Dołączył(a): 2006-02-26 01:56:24
Posty: 85
Witam.

Jako ze wlasnie kupilem kotka w ten weekend jak to kazdy nowy wlasciciel chodze w kolko i badam z kazdej strony :)

Moje pytanie dotyczy ukladu wydechowego. Moim poprzednim moto byla GSka 500. Natomiast tutaj napotkalem na otwor w przedniej czesci tlumika. Rozumiem ze mialby sluzyc pozbywaniu sie nadmiaru wody, ktora np. nakapalaby podczas deszczu przez otwor wylotowy tlumika. (Malenki otworek w najnizszym punkcie tlumika). W GSce nie bylo takiego feature'u.

Otoz po odpaleniu moto i ok 3-5 minutach mozna obserwowac tworzenie sie malej kaluzy pod przednia czescia tlumika. Przy delikatnych przygazowkach wrecz widac male kropelki plujace z tego otworku. Jest to definitywnie woda - stwierdzajac organoleptycznie ;). Wg. mnie jest to efekt roznicy temperatury tlumika i gazow wylotowych. W garazu mam ok. 7-8 stopni, a moto stal przez pewien czas w serwisie gdzie byl wielokrotnie odpalany (sychro gaznikow).
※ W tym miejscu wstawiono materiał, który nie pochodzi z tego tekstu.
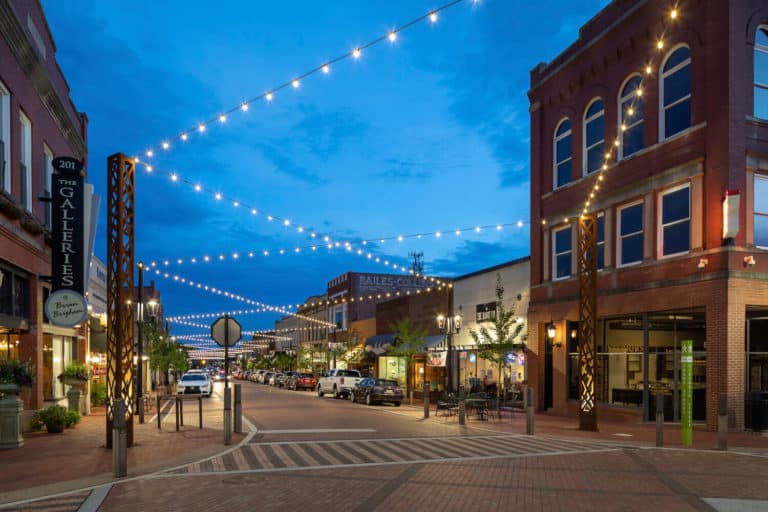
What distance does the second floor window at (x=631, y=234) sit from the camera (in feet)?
69.2

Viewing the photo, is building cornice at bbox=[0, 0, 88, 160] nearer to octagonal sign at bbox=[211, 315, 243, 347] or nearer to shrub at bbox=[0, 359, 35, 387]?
shrub at bbox=[0, 359, 35, 387]

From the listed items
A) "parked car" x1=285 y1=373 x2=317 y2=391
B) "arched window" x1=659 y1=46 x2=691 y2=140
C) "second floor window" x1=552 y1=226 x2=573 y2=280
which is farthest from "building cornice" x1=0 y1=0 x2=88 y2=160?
"parked car" x1=285 y1=373 x2=317 y2=391

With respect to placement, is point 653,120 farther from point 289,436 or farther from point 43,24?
point 43,24

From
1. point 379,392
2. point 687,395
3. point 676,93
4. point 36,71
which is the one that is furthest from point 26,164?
point 676,93

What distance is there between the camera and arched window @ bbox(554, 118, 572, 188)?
82.7 feet

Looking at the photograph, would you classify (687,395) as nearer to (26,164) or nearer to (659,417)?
(659,417)

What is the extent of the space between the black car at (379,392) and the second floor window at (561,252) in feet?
30.5

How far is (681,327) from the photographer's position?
Result: 19719mm

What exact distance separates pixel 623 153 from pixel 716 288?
243 inches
Przychodza mi do glowy coraz glupsze teorie na ten temat, wiec zanim zaczne rozbierac caly silnik ;) chcialem zapytac czy tez to obserwujecie ?

Dzieki,
PJ


Ostatnio edytowano 2006-02-27 13:12:32 przez pj, łącznie edytowano 1 raz

Góra
 Zobacz profil  
 
PostNapisane: 2006-02-27 13:09:02 
admin ręczy i poleca:)

Dołączył(a):2011-10-03
Posty: 714

 Tytuł:
PostNapisane: 2006-02-27 13:12:17 
Prawie jak Mistrz Europy

Dołączył(a): 2006-02-19 22:30:22
Posty: 568
Lokalizacja: Limanowa
Łomatko ja się nie znam, ale jestem ciekaw co to za moto, ile dałeś, skąd kupiłeś itd.


Góra
 Zobacz profil  
 
 Tytuł:
PostNapisane: 2006-02-27 13:57:49 
Pryszczaty jeździec

Dołączył(a): 2006-02-26 01:56:24
Posty: 85
Moto: http://tinyurl.com/qnsb8
Kupilem tutaj: http://www.motomotion.pl/
za 11500, 96 rok, sprowadzany z niemiec, po szlifie.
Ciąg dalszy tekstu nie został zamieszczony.